▶ Information shown
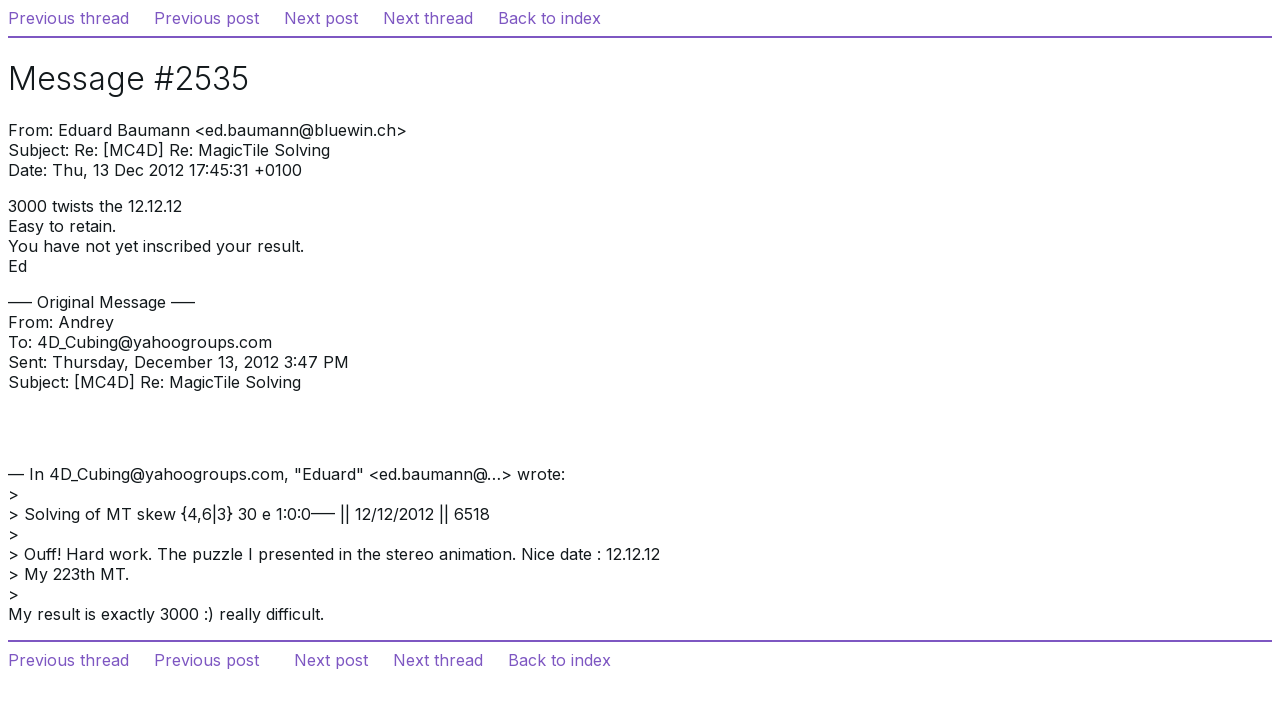

--- FILE ---
content_type: text/html; charset=utf-8
request_url: https://hypercubing-archive.gitlab.io/messages/2535.html
body_size: 2343
content:
<!DOCTYPE html>
<html lang="en">
  <head>
    <title>Hypercubing Message Archive Viewer – Message #2535</title>
    <link rel="preconnect" href="https://fonts.googleapis.com">
<link rel="preconnect" href="https://fonts.gstatic.com" crossorigin>
<link href="https://fonts.googleapis.com/css2?family=Inter:wght@300;400&display=swap" rel="stylesheet">
<link rel="stylesheet" href="/styles/main.css">
<meta description="A site specifically for the hypercubing Yahoo Groups message archive. Browse through old posts and threads.">
<meta keywords="hypercubing,yahoo groups,mailing list,archive">

  </head>
  <body>
    <nav class="nav-container top-nav" aria-label="top">
      
        <a class="prev-thread" href="2533.html">Previous thread</a>
      
      
        <a class="prev-post" href="2534.html">Previous post</a>
      
      
        <a class="next-post" href="2536.html">Next post</a>
      
      
        <a class="next-thread" href="2537.html">Next thread</a>
      
      <a class="back" href="../..">Back to index</a>
    </nav>
    <hr>
    <main class="content-wrapper">
      <h1>Message #2535</h1>
      <p>From: Eduard Baumann &lt;ed.baumann@bluewin.ch&gt;<br />
Subject: Re: [MC4D] Re: MagicTile Solving<br />
Date: Thu, 13 Dec 2012 17:45:31 +0100</p>

<p>3000 twists the 12.12.12<br />
Easy to retain.<br />
You have not yet inscribed your result.<br />
Ed</p>

<p>—– Original Message —– <br />
  From: Andrey <br />
  To: 4D_Cubing@yahoogroups.com <br />
  Sent: Thursday, December 13, 2012 3:47 PM<br />
  Subject: [MC4D] Re: MagicTile Solving</p>

<p><br /></p>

▶ Exercise requirements
Respond with nothing but the number of lines in the data above that include the word "Previous".

▶ Task response
2